<<<<

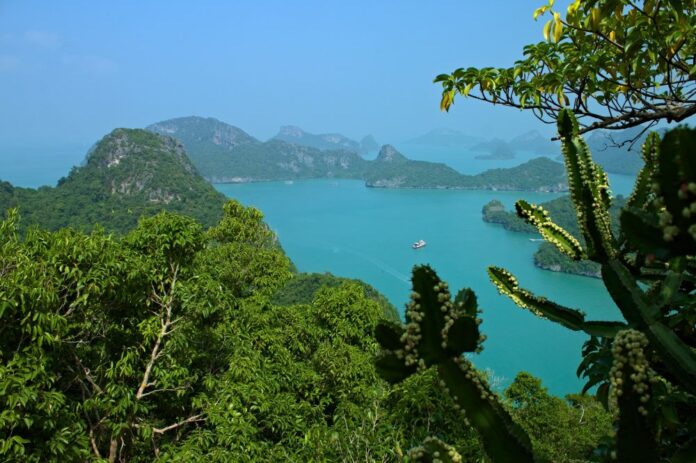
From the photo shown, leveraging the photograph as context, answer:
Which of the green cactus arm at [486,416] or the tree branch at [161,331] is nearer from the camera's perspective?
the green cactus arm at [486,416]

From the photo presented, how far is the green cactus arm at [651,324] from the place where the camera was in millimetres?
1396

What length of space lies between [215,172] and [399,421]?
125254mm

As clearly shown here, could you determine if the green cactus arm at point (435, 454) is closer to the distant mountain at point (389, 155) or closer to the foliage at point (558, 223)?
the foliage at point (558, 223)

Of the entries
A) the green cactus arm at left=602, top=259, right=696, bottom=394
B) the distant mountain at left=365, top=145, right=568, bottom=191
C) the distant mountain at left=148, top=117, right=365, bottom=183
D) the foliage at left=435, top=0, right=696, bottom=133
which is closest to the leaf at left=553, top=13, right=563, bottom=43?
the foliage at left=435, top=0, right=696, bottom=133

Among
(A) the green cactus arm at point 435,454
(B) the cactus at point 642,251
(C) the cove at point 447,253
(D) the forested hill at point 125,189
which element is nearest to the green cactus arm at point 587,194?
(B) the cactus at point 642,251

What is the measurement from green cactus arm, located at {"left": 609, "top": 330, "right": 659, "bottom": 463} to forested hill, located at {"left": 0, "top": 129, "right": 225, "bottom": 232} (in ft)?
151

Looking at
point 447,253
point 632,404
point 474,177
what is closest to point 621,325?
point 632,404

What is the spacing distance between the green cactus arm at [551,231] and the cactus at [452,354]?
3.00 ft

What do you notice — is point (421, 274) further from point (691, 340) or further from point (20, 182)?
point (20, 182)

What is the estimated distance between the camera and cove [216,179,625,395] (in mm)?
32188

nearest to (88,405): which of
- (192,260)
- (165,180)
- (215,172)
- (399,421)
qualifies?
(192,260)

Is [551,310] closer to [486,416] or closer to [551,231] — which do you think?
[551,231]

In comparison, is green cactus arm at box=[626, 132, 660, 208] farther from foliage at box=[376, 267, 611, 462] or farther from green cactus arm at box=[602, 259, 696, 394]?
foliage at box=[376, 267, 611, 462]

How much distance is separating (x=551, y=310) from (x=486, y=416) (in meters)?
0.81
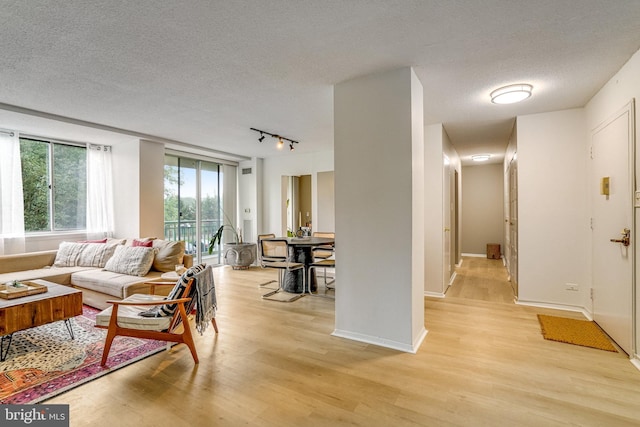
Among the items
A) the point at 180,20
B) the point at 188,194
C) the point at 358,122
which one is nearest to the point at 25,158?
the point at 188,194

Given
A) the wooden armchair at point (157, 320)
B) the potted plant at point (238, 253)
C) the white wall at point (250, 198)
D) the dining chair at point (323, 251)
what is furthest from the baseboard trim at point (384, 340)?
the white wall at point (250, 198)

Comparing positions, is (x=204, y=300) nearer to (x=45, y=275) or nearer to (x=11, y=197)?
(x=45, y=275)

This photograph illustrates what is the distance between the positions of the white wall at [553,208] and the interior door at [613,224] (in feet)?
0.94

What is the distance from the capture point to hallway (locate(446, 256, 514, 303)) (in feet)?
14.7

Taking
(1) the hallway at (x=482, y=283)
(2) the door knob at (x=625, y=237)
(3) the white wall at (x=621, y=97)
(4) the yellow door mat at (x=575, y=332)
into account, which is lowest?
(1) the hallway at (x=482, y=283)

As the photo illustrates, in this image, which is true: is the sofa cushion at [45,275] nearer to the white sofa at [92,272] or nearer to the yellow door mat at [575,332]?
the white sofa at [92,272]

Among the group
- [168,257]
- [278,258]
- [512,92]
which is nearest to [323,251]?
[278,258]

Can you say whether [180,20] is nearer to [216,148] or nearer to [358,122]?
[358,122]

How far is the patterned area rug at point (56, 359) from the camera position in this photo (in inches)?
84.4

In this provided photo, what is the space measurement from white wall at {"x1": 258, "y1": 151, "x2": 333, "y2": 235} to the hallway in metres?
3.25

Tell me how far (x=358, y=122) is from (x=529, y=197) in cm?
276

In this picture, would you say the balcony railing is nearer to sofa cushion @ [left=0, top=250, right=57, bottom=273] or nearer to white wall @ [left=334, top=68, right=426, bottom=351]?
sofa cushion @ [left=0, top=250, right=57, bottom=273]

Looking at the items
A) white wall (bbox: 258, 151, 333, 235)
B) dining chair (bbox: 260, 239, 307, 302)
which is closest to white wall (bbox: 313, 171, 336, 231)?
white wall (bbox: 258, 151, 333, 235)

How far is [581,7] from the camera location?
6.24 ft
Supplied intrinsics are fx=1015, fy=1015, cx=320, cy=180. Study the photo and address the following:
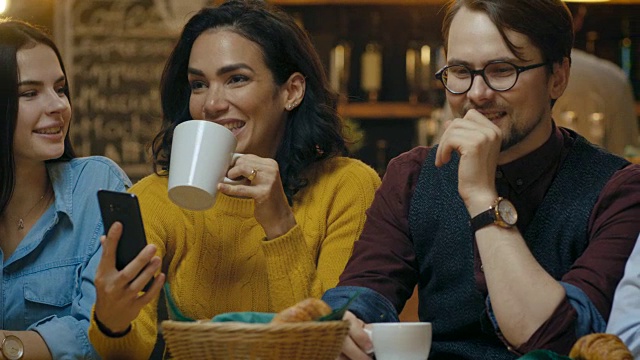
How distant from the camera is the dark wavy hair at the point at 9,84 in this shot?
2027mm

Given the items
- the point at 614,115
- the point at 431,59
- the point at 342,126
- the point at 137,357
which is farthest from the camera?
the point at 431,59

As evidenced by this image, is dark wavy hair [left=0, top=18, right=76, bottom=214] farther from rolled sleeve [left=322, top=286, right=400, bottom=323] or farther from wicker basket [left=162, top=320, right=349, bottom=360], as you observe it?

>>>>
<<<<

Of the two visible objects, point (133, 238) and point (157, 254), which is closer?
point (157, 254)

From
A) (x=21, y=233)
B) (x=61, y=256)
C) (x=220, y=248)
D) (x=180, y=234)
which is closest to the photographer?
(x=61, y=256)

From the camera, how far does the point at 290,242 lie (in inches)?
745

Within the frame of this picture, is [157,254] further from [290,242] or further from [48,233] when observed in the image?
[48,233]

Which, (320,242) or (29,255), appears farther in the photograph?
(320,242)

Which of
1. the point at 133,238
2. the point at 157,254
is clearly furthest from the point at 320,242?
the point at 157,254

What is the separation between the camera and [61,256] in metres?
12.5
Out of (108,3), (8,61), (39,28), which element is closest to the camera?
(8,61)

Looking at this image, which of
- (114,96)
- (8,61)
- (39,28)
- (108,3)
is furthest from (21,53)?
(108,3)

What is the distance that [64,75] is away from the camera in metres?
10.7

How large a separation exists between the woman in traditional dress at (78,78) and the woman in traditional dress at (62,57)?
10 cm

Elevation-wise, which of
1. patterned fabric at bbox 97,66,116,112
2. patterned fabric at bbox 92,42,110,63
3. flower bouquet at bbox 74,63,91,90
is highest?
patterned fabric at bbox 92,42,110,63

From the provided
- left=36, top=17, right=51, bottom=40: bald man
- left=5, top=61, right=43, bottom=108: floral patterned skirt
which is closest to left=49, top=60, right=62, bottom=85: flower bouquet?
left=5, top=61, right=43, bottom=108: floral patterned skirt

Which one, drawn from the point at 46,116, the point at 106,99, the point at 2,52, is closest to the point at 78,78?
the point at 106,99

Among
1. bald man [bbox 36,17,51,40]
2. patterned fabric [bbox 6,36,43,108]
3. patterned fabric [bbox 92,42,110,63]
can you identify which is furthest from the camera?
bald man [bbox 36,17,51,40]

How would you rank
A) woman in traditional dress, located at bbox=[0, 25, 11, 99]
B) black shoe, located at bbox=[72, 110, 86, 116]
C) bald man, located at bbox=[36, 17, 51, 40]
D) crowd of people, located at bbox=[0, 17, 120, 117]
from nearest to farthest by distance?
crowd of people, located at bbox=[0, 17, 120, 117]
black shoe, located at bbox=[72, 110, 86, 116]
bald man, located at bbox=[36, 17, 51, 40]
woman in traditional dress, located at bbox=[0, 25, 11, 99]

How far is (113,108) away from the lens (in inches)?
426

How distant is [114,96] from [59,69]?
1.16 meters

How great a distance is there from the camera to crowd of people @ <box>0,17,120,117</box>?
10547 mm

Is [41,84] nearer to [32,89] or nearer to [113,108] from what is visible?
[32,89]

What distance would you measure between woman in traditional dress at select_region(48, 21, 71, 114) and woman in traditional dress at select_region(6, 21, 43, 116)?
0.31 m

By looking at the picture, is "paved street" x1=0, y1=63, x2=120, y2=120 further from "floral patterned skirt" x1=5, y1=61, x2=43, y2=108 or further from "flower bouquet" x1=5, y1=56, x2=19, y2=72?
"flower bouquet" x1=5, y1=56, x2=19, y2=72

>>>>

Locate every line in the entries above that contains the word "cove", treating uppercase and lowercase as different, and copy each of those lines.

(C) the cove at point 447,253
What is the estimated distance between the camera and cove [216,179,625,395] (in mm)?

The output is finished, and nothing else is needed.